[begin DOCUMENT EXTRACT]

# New babies yay!! :-)



## Goatgirl80 (Jan 17, 2013)

Well I noticed one of my does not acting just right... She was standing in the open stall all day and didn't really want anyone around her.. Then she would just walk off on a short stroll stopping and hunching a few times, gets a sip of water then back to her stall. She reminded me of a pregnant women making her rounds walking to help labor lol. She is such a pro. She never makes much noise, doesn't carry on like a drama queen like some of my other does. It's like she gets into the zone and she is so gentle and just goes with it. Even when in full active labor... And she is a fantastic mother.... Ok ok I know, enough bragging on her lol... 
Well, Meet Cinnamon's twins 1 doe (solid red) and 1 buck. (Red with white spot on side) I will get better pictures tomorrow.


----------



## ksalvagno (Oct 6, 2009)

Very cute!


----------



## Goatgirl80 (Jan 17, 2013)

Here is a picture of them after they got their clothes on... I whipped them up some fleece sox/tubes (whatever you want to call it lol) to keep them warm.


----------



## SalteyLove (Jun 18, 2011)

Congratulations! Love those does who just know how to take care of business. Had to kid out a 4 year old first timer in January - she was NOT calm OR quiet! Very dramatic despite only having 1 regular sized doeling in a smooth kidding!


----------



## dnchck (Mar 24, 2014)

very cute! Congrats and i love their new outfits!:stars:


----------



## Tenacross (May 26, 2011)

Those look like dandies! Congrats. 
I tend to keep daughters out of good does like this when I can.


----------



## toth boer goats (Jul 20, 2008)

So cute.


----------



## Goatgirl80 (Jan 17, 2013)

Thanks... Yes she is a good one. I have had her from day one of our boer goats and I have always said she will be here forever ... I have one of her does from last year and plan on keeping this one also. 

The funny thing is. Her twins from last year look just like these twins. Except the sex switched... The solid red was a boy last year and this year it's a girl. And the little boy this year has a white patch on his right side which is the same as the girl last year... WOW I hope I didn't confuse you with that lol. I will have to get pictures together and show yall.


----------



## Goatgirl80 (Jan 17, 2013)

Here is a comparing picture... Need to get better ones of the new babies but you can still see how much they look alike...


----------



## dreamacresfarm2 (May 10, 2014)

wow she only has 2 patterns i guess - lol cute kids


----------



## Goatgirl80 (Jan 17, 2013)

Thanks..
Yeah I think so too lol


----------



## Blackheadedboers (Dec 19, 2013)

Nice looking babies, I love those does that take care of everything by themselves. I have a five year old that has huge triplets the past five years with out me there to help and to boot she raises all three really well.


----------

[end DOCUMENT EXTRACT]

Reproduce word for word the part of the forum thread about the new goat twins that runs from "Here is a picture" up to and including "(Jun 18, 2011)".

[begin ROWS]

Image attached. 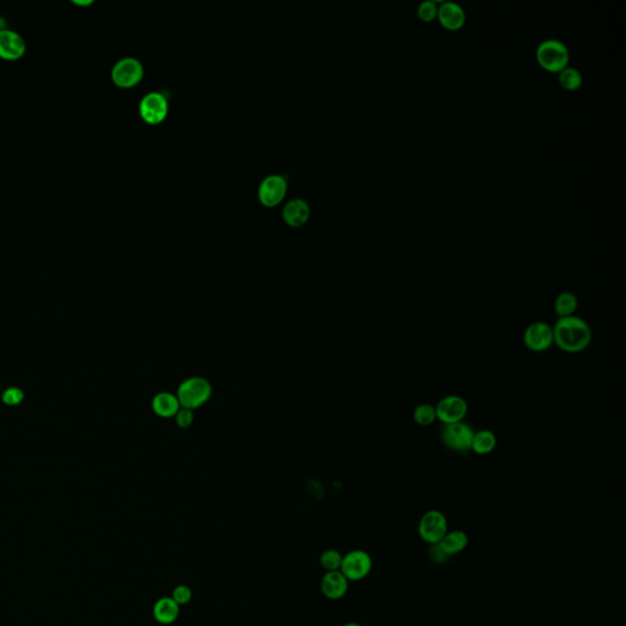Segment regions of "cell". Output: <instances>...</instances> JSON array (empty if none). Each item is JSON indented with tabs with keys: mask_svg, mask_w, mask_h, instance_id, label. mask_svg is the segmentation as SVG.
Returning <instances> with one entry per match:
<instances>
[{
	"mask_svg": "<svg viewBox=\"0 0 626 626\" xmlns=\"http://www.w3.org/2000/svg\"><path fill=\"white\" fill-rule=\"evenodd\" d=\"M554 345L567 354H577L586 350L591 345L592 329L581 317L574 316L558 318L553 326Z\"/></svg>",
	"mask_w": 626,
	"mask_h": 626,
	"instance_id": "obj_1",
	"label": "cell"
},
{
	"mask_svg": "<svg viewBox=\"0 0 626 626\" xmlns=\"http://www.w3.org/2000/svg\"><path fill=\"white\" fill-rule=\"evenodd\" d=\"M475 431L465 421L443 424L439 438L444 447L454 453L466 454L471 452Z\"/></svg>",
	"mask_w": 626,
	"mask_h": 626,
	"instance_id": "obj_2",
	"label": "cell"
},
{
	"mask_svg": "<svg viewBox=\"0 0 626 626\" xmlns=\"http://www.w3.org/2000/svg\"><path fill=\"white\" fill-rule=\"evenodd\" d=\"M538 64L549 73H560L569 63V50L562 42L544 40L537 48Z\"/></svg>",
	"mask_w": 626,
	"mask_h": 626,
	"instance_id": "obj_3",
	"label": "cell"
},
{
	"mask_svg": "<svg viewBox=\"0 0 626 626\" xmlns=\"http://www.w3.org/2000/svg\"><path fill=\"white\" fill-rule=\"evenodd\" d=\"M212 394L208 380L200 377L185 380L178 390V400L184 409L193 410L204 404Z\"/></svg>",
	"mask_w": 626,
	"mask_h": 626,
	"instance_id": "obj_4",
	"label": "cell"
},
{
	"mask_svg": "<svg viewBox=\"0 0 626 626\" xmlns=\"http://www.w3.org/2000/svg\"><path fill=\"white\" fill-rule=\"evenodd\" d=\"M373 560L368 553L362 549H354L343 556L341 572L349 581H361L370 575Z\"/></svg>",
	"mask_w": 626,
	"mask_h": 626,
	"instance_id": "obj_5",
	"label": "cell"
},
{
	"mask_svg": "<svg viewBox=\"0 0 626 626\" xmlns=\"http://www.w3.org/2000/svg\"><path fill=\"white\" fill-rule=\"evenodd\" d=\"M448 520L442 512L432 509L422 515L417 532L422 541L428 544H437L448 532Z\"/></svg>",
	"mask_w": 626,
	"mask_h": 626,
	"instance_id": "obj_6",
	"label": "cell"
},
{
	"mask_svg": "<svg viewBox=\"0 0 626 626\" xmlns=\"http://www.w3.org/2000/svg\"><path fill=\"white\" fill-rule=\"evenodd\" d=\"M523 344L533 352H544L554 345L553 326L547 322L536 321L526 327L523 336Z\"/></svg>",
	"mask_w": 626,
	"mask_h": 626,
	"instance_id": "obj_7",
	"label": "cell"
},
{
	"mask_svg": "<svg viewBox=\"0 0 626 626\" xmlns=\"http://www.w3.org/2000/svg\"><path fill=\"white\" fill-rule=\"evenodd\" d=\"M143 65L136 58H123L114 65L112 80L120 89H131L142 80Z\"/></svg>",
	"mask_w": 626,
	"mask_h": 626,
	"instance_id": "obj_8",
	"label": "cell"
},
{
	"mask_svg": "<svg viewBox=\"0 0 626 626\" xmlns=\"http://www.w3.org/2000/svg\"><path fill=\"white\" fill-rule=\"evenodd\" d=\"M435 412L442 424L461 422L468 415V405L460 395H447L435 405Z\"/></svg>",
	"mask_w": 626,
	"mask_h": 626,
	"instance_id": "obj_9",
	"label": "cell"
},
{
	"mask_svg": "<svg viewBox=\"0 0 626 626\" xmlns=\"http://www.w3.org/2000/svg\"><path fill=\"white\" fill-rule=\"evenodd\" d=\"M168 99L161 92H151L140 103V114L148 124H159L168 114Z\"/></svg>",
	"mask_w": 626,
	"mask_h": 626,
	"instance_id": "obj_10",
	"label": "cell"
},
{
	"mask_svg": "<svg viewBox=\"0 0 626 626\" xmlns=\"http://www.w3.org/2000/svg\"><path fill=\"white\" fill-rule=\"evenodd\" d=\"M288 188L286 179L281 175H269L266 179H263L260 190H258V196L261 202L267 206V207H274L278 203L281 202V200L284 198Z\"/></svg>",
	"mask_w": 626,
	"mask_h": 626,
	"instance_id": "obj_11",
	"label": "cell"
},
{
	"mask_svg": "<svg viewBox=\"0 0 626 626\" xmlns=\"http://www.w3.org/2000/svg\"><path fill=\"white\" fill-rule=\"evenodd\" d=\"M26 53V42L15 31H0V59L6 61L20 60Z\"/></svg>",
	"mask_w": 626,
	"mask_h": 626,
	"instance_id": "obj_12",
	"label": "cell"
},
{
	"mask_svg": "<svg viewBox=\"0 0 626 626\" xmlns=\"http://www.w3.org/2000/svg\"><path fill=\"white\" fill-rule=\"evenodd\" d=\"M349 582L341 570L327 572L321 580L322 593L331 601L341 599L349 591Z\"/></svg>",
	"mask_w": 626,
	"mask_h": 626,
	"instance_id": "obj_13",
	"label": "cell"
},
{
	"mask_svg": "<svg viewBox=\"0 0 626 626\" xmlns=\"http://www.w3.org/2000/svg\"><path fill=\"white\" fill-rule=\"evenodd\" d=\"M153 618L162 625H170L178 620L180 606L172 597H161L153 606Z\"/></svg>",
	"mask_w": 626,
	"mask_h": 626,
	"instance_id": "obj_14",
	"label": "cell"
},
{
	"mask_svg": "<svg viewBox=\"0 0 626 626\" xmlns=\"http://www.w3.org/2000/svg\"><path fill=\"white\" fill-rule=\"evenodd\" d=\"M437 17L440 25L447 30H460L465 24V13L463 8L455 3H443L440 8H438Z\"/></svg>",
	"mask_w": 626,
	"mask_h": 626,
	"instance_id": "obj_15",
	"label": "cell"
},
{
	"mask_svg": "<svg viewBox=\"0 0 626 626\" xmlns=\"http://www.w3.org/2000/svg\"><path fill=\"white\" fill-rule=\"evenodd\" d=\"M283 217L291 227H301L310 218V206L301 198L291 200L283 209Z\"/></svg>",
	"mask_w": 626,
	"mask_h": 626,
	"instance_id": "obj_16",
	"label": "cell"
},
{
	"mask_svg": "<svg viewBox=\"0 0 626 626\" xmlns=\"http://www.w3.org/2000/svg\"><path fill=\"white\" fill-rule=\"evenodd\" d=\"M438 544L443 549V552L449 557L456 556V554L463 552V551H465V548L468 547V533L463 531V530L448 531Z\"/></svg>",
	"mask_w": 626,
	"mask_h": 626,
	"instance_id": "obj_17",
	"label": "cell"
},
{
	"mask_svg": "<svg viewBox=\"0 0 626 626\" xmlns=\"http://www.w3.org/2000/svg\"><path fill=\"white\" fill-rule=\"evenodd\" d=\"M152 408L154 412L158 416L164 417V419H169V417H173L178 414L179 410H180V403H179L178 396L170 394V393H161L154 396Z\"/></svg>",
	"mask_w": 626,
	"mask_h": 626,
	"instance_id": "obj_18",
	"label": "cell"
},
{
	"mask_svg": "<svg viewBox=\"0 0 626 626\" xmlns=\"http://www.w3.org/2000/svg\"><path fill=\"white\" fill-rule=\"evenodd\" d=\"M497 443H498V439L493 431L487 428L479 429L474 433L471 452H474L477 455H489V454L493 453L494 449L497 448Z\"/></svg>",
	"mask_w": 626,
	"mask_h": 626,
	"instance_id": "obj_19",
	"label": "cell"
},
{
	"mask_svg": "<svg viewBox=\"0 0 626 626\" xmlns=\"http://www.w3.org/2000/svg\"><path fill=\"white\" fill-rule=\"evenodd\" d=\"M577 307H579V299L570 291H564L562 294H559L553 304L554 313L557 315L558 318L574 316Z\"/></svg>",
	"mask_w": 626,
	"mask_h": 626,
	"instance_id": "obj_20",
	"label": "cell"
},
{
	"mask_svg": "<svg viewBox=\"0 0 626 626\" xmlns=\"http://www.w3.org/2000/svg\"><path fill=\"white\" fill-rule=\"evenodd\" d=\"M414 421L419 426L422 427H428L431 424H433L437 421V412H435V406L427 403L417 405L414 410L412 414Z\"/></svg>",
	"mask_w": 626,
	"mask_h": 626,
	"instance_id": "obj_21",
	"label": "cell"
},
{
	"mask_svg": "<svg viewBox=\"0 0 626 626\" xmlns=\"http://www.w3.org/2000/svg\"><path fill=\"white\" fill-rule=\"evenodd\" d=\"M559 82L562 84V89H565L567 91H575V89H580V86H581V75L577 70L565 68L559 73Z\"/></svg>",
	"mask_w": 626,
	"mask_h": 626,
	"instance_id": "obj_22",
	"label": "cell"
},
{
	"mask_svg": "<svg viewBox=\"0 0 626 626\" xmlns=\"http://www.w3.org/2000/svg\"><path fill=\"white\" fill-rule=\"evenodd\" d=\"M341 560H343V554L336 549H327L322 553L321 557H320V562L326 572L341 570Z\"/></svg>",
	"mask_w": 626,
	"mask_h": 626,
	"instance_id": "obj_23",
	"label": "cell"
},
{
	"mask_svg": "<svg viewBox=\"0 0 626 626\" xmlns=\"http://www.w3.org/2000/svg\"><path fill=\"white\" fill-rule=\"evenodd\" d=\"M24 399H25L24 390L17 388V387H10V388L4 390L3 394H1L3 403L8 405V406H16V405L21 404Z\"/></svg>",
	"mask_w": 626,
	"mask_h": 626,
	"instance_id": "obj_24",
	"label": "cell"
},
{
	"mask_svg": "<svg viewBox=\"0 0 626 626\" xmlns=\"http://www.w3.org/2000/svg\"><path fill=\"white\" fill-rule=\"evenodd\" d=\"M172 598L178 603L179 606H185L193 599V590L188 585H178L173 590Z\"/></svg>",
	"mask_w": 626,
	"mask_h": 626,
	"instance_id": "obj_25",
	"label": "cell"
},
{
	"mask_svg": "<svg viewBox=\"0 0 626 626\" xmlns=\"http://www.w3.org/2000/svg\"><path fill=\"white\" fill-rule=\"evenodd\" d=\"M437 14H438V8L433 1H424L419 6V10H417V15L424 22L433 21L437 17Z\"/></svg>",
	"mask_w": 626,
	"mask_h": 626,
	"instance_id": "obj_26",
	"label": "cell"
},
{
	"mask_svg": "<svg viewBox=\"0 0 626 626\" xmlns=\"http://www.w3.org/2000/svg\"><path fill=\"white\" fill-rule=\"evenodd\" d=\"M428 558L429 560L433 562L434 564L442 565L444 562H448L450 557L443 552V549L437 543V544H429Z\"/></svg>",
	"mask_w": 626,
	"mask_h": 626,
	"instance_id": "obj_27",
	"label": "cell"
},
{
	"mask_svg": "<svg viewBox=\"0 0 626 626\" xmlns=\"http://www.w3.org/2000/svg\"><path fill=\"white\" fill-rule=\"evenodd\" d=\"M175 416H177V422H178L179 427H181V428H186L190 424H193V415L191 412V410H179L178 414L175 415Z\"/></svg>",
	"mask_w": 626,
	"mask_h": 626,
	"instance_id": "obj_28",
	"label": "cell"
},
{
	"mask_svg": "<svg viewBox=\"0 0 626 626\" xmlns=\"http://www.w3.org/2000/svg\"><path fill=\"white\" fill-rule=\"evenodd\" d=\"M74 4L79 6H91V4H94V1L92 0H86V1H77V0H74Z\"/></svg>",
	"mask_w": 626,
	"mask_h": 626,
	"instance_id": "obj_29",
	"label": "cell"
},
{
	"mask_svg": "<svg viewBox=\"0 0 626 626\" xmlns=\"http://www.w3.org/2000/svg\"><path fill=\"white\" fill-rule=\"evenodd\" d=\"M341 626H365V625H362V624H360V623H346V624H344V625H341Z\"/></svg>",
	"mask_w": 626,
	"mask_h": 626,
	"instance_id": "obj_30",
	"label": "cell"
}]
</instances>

[end ROWS]
[begin ROWS]

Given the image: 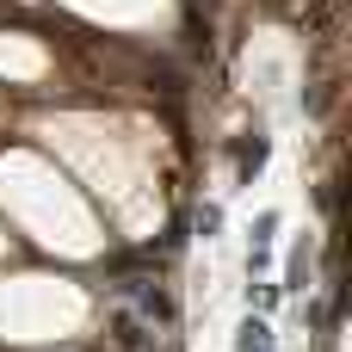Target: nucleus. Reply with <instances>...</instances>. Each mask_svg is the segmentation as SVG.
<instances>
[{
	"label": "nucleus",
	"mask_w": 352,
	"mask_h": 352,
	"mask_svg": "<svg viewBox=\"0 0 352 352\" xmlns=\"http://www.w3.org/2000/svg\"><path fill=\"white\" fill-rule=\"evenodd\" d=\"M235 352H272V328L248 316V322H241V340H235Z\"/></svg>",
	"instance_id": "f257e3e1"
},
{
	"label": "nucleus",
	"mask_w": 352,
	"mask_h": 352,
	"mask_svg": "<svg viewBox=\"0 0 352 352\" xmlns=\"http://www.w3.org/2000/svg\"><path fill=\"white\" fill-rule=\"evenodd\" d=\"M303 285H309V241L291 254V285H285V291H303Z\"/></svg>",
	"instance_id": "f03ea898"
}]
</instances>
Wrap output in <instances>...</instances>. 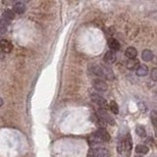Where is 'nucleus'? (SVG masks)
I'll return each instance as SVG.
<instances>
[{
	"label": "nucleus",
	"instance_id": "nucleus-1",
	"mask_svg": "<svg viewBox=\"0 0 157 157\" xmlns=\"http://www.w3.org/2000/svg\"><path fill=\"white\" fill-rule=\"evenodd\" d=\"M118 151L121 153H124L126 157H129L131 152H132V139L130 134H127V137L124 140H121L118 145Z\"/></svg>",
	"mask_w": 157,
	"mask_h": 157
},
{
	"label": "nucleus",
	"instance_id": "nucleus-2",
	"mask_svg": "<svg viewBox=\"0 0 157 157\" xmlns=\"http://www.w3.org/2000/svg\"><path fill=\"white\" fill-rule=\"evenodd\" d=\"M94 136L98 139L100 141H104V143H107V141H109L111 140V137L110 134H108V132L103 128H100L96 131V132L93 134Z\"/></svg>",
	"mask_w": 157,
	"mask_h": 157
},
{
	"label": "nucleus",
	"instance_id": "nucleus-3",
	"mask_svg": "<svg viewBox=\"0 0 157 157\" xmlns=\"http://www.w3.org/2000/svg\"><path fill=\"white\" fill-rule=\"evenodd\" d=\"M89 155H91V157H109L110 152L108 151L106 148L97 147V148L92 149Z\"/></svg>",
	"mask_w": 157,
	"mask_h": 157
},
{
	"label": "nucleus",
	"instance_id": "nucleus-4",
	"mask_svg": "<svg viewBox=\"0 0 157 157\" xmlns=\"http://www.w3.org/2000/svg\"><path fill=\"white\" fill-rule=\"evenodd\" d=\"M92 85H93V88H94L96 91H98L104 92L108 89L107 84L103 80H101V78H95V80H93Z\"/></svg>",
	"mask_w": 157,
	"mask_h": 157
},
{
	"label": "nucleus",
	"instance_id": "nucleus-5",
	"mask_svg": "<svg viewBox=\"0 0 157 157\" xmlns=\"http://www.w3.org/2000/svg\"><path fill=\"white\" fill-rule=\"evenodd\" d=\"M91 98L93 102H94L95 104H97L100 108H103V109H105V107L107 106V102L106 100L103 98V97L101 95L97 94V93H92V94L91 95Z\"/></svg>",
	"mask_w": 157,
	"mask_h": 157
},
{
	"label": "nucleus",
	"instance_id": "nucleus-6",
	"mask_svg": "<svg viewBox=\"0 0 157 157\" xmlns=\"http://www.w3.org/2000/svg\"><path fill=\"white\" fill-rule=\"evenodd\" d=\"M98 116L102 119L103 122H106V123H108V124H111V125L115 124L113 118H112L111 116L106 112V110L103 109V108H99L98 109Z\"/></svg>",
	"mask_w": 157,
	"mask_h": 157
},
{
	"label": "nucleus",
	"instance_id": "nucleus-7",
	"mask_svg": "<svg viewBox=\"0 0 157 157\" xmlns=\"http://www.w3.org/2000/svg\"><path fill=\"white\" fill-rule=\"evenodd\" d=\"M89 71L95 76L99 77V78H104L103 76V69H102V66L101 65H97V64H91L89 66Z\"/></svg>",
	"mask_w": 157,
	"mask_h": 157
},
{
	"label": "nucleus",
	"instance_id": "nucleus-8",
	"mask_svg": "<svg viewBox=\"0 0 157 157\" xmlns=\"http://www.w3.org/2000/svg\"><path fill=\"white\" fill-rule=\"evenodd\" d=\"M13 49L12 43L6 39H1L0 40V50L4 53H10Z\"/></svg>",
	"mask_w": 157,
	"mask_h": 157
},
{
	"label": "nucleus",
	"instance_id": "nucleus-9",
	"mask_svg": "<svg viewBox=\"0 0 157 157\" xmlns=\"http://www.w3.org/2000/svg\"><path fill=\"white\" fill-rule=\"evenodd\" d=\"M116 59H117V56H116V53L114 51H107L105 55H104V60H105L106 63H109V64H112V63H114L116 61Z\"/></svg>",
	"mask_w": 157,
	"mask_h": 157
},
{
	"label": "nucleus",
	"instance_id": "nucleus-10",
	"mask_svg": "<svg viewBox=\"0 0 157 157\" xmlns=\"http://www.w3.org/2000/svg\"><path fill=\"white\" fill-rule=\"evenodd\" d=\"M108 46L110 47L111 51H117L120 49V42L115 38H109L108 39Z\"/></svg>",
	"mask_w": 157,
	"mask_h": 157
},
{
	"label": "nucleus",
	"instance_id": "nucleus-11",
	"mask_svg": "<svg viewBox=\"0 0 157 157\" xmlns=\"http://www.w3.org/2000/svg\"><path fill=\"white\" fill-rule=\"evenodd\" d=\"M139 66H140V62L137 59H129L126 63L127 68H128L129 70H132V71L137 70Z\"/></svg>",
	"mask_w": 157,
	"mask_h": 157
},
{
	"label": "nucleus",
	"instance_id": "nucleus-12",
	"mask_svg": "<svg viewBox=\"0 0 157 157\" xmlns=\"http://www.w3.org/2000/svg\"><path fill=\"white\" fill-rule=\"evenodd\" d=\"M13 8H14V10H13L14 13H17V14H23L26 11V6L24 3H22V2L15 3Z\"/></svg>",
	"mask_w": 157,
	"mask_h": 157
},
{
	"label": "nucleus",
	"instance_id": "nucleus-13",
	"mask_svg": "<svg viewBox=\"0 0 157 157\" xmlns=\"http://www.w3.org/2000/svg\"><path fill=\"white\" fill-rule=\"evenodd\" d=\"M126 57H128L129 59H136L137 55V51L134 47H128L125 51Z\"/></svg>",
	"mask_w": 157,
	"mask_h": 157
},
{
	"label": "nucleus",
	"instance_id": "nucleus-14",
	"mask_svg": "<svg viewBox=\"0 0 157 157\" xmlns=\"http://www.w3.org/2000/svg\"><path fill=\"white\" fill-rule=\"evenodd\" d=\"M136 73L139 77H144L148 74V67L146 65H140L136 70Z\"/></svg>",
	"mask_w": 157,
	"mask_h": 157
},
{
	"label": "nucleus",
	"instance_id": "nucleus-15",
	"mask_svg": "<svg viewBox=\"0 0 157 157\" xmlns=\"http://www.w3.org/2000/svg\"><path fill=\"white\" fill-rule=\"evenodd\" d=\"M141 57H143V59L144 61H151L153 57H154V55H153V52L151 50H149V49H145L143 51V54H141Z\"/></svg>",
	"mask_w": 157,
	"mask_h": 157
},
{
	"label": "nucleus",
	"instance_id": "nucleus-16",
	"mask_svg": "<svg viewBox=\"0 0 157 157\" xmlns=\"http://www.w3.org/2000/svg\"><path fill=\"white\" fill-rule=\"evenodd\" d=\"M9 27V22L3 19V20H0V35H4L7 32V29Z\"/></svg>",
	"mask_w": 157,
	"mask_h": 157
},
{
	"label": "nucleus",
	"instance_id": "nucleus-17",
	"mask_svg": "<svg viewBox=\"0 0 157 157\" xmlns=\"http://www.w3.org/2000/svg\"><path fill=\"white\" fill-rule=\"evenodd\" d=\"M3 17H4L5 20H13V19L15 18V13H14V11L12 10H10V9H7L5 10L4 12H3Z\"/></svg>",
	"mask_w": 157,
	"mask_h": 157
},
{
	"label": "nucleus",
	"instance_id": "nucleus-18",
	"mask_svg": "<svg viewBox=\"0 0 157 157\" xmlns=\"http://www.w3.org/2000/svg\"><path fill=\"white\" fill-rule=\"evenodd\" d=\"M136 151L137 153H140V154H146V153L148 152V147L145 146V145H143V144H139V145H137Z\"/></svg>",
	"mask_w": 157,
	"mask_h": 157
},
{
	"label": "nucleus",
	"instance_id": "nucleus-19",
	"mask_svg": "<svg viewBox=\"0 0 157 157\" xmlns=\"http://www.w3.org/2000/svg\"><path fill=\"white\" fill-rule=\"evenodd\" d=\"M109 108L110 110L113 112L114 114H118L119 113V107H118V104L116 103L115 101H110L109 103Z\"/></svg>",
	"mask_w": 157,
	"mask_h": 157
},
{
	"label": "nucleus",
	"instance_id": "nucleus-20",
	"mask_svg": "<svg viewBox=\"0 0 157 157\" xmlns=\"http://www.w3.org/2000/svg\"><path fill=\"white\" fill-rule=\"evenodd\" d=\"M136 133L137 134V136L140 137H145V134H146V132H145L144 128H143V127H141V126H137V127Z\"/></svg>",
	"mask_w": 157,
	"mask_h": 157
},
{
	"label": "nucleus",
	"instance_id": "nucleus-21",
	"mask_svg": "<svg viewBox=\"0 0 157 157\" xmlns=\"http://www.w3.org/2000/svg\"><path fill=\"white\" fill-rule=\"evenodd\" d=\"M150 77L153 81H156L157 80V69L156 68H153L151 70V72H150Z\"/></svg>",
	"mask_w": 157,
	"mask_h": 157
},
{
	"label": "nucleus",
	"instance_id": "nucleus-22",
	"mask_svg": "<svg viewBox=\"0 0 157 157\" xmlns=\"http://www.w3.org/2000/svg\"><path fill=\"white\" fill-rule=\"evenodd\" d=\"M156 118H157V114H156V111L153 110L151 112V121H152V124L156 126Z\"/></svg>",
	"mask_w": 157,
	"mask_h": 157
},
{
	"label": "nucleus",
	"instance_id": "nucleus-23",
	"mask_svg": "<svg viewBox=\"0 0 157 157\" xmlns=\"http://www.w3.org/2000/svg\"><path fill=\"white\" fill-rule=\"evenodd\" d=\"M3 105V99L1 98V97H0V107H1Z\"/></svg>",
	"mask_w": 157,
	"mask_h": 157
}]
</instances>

[end ROWS]

- TASK SOLUTION:
Here is a picture of them after they got their clothes on... I whipped them up some fleece sox/tubes (whatever you want to call it lol) to keep them warm.


----------



## SalteyLove (Jun 18, 2011)